- **Your objective**
Continue the Clipper library documentation excerpt below, starting right after its last line.

- **Excerpt**
# # # # # # #
Advanced Usage Example

var offsetter = new ClipperOffset(miterLimit: 3.0, arcTolerance: 0.25);

// Add different path types with specific join/end styles
offsetter.AddPath(outerPath, JoinType.Round, EndType.Polygon);
offsetter.AddPath(innerPath, JoinType.Miter, EndType.Polygon);  
offsetter.AddPath(openPath, JoinType.Square, EndType.Square);

// Execute with multiple offsets
var results1 = new Paths64();
offsetter.Execute(10.0, results1);

var results2 = new Paths64();
offsetter.Execute(20.0, results2);

// Clear and reuse
offsetter.Clear();

Clipper64 and ClipperD

Advanced clipper engines for complex operations.

Clipper64 - Integer Precision Engine

public class Clipper64 : ClipperBase
{
    // Path management
    public void AddPath(Path64 path, PathType pathType, bool isOpen = false)
    public void AddPaths(Paths64 paths, PathType pathType, bool isOpen = false)  
    public void AddSubject(Paths64 paths)
    public void AddClip(Paths64 paths)
    public void AddOpenSubject(Paths64 paths)
    
    // Execution
    public bool Execute(ClipType clipType, FillRule fillRule, Paths64 closedPaths)
    public bool Execute(ClipType clipType, FillRule fillRule, Paths64 closedPaths, Paths64 openPaths)
    public bool Execute(ClipType clipType, FillRule fillRule, PolyTree64 polytree)
# # # # # # #
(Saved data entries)
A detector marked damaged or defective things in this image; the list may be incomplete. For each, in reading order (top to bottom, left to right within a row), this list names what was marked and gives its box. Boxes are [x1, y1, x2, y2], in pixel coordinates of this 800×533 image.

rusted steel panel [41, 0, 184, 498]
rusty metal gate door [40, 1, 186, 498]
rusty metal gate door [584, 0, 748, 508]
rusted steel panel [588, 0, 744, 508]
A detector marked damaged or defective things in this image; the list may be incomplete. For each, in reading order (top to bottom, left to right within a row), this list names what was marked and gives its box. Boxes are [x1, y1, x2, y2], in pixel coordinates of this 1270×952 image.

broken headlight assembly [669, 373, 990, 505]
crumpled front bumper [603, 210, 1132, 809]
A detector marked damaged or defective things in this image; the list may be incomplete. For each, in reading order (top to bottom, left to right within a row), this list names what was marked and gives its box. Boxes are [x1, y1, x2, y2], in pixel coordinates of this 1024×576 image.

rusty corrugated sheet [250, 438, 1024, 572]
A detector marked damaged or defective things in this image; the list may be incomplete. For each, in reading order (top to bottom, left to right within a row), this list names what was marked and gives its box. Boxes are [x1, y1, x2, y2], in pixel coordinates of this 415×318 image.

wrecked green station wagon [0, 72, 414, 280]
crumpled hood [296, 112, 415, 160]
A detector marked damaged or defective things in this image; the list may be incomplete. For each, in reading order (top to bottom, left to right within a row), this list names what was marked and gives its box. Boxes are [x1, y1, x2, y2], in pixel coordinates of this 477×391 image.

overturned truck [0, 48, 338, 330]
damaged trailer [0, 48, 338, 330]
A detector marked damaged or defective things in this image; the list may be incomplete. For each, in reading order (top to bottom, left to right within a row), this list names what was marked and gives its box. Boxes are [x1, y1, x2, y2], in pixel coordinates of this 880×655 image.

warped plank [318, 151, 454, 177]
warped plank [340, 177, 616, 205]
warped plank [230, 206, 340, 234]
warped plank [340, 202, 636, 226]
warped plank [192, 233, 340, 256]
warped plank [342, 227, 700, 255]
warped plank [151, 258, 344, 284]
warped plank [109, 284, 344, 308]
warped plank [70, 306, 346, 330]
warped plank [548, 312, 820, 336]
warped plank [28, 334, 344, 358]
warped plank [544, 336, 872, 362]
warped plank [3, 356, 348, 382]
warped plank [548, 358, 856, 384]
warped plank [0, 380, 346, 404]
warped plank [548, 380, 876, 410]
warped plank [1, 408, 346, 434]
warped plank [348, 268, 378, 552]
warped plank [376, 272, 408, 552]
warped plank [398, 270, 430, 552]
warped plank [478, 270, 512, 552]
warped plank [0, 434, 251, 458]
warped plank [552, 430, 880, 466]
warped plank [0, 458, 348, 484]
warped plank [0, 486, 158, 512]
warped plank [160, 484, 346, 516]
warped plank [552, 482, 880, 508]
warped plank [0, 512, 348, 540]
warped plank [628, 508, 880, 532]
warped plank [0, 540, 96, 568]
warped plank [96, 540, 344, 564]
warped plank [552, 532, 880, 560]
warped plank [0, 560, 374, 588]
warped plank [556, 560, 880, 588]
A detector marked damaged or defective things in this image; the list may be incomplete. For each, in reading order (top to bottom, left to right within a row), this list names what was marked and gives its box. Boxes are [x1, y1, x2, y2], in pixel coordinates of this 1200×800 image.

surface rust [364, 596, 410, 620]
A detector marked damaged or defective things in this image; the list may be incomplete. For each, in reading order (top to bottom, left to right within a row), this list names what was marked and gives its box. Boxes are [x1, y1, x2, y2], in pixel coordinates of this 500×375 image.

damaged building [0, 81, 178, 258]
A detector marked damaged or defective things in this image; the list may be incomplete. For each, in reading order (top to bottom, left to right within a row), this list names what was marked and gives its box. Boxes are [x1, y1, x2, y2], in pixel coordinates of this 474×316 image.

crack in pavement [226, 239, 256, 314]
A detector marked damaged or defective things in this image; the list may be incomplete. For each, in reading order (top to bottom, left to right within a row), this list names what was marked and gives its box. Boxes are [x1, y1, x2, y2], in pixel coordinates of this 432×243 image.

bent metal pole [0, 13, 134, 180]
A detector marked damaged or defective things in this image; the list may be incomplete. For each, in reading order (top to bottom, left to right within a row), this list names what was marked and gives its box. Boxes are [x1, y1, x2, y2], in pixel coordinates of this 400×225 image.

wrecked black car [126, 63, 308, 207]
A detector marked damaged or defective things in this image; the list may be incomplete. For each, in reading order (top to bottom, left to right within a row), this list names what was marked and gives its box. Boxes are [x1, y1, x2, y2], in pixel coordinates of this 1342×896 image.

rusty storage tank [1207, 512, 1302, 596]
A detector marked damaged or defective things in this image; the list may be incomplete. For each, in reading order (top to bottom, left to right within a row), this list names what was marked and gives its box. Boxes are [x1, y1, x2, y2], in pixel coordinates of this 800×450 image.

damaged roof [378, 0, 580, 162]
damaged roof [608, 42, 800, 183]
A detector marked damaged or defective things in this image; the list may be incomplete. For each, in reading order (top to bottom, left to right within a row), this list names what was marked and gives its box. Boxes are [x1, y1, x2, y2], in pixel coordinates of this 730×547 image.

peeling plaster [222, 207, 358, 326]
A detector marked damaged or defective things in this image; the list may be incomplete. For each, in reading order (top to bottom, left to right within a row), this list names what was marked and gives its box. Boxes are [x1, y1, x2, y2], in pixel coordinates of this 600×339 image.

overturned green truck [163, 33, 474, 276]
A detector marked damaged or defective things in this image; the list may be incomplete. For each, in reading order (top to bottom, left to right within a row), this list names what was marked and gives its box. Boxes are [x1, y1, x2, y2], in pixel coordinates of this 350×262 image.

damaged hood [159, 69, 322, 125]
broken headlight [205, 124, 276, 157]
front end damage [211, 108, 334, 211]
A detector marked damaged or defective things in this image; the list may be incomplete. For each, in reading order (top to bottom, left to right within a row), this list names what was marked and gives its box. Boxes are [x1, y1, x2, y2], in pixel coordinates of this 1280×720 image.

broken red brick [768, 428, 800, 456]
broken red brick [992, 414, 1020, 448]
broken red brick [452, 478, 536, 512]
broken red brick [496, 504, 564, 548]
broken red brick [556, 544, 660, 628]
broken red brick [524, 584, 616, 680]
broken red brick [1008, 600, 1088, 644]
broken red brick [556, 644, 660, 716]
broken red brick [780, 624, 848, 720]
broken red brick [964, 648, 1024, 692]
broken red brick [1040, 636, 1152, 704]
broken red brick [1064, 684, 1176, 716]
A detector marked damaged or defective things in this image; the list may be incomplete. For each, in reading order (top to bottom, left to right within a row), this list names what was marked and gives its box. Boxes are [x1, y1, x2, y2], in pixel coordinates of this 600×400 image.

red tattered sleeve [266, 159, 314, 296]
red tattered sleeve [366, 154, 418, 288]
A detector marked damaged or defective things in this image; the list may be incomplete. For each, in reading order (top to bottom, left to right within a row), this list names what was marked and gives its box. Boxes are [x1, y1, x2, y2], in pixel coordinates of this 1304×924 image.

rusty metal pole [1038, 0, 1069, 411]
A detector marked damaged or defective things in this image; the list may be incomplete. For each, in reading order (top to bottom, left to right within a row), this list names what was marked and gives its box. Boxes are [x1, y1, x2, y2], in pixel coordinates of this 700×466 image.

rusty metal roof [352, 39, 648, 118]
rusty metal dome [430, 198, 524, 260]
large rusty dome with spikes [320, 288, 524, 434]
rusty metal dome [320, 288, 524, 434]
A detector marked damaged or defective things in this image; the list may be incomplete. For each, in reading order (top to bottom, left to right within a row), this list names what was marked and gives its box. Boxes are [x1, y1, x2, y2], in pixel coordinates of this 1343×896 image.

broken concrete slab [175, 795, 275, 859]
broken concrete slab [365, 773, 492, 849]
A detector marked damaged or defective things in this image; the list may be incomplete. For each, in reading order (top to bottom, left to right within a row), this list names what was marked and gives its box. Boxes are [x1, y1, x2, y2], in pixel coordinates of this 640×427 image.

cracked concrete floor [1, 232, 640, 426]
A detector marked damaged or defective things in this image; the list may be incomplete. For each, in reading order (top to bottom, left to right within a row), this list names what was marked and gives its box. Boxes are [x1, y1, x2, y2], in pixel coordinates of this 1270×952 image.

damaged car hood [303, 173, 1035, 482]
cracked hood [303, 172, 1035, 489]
# # # # # # #
- **Result of the exercise**
    public bool Execute(ClipType clipType, FillRule fillRule, PolyTree64 polytree, Paths64 openPaths)
    
    // Configuration
    public bool PreserveCollinear { get; set; }
    public bool ReverseSolution { get; set; }
    
    // Cleanup
    public void Clear()
}

Usage Example

var clipper = new Clipper64();

// Add multiple subject and clip paths
clipper.AddSubject(subjectPolygons);
clipper.AddClip(clipPolygons);
clipper.AddOpenSubject(openPaths);

// Configure options
clipper.PreserveCollinear = true;
clipper.ReverseSolution = false;

// Execute with separate open and closed results
var closedResults = new Paths64();
var openResults = new Paths64();

bool success = clipper.Execute(ClipType.Union, FillRule.NonZero, closedResults, openResults);

if (success)
{
    Console.WriteLine($"Closed paths: {closedResults.Count}");
    Console.WriteLine($"Open paths: {openResults.Count}");
}
else
{
    Console.WriteLine("Clipping operation failed");
}

// Execute with hierarchical result (polytree)
var polytree = new PolyTree64();
success = clipper.Execute(ClipType.Union, FillRule.NonZero, polytree);

if (success)
{
    Console.WriteLine($"Polytree children: {polytree.Count}");
    TraversePolytree(polytree);
}

clipper.Clear();

ClipperD - Floating-Point Engine

public class ClipperD : ClipperBase
{
    public ClipperD(int precision = 2) // Decimal places for rounding
    
    // Similar methods to Clipper64 but using PathsD, PathD, PolyTreeD
    public void AddPath(PathD path, PathType pathType, bool isOpen = false)
    public void AddPaths(PathsD paths, PathType pathType, bool isOpen = false)
    public bool Execute(ClipType clipType, FillRule fillRule, PathsD closedPaths)
    // ... etc
}

Advanced Features

PolyTree - Hierarchical Polygon Results

Represents polygon hierarchies (holes within polygons, islands within holes, etc.)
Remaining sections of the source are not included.